=== YOUR INSTRUCTIONS ===
Find each line in the entries below that contains the word "between", and copy those lines.

=== SOURCE MATERIAL ===
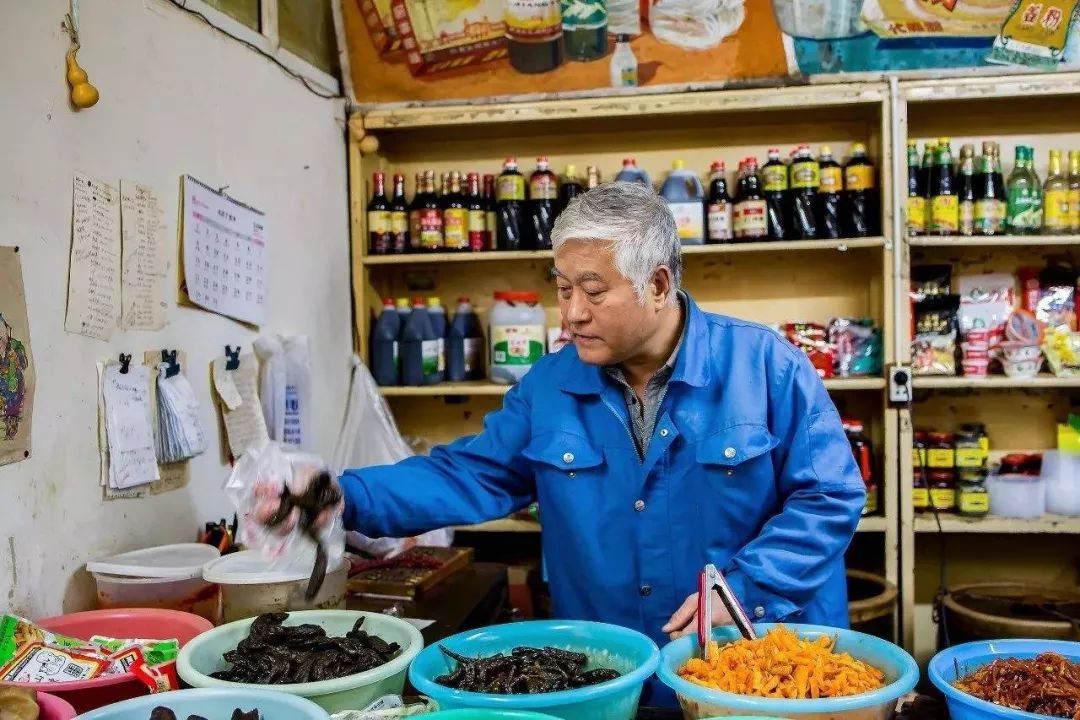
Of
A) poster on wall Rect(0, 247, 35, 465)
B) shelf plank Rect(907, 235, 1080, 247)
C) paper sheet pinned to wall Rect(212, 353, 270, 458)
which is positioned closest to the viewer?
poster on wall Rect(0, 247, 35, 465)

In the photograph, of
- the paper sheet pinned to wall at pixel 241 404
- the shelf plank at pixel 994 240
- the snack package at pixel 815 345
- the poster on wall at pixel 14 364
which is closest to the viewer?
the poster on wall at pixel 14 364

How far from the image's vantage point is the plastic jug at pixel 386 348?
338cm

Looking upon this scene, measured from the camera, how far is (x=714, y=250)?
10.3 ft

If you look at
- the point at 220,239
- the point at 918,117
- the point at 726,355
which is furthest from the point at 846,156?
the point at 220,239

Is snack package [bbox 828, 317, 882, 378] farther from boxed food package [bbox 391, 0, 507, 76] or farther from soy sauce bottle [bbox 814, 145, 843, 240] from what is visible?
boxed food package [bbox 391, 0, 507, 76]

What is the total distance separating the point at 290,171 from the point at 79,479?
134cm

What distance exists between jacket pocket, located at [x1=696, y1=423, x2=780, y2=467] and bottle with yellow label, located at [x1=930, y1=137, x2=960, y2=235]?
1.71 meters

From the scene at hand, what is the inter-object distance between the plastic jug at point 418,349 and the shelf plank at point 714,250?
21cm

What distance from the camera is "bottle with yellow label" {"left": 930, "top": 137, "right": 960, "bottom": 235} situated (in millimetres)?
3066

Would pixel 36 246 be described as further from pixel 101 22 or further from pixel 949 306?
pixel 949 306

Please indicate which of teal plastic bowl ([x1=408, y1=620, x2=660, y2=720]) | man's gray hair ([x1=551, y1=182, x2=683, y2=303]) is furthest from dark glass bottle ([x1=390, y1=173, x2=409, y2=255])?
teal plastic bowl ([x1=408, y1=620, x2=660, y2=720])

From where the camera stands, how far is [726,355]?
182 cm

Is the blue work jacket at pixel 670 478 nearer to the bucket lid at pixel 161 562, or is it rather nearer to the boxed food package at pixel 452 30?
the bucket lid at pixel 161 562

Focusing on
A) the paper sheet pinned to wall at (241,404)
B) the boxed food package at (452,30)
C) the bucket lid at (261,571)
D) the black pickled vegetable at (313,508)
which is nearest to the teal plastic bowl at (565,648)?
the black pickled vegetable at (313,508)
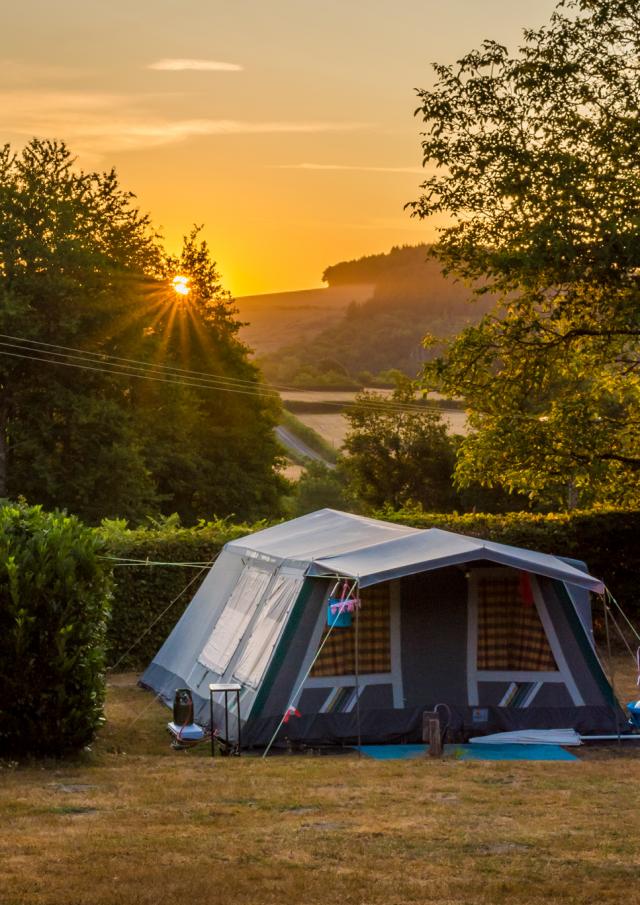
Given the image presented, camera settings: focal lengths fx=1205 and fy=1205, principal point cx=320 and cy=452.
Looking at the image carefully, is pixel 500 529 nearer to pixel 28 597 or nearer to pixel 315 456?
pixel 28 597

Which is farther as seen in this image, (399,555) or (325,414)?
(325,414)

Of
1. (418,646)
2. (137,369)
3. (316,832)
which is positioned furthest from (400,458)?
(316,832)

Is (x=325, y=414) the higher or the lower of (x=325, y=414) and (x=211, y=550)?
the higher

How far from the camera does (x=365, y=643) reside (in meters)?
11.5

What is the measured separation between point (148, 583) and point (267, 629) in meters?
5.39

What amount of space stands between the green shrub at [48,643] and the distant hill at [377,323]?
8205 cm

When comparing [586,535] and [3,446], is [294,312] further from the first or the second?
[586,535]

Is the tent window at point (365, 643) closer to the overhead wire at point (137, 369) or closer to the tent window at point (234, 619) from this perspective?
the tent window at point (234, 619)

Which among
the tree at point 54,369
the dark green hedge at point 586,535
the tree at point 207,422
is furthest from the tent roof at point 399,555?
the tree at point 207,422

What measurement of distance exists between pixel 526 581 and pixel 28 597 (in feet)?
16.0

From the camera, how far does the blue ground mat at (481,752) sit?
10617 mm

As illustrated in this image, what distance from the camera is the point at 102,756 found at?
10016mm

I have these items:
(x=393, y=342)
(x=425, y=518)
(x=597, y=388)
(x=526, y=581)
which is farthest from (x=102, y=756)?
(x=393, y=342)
* * *
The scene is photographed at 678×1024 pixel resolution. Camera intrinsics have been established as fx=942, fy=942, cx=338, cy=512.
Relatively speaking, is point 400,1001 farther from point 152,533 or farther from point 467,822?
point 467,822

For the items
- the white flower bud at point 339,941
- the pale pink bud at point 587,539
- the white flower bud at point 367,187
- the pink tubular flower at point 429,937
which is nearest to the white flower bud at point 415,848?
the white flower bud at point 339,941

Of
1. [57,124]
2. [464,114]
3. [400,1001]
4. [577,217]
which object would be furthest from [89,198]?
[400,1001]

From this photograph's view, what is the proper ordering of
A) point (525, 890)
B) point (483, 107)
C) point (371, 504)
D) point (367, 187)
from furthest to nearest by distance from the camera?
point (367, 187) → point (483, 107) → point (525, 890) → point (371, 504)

=== FINAL RESULT ===
What distance exists between jacket pocket, located at [x1=696, y1=423, x2=780, y2=467] and bottle with yellow label, located at [x1=930, y1=137, x2=960, y2=235]?
From the scene at hand, what is the inter-object distance between the plastic jug at point 418,349 and the shelf plank at point 714,250?
What is the measured separation between point (148, 583) and point (267, 629) in meters?
What amount of space stands between the green shrub at [48,643] and the distant hill at [377,323]?
What measurement of distance exists between pixel 526 581 and pixel 28 597 (in feet)?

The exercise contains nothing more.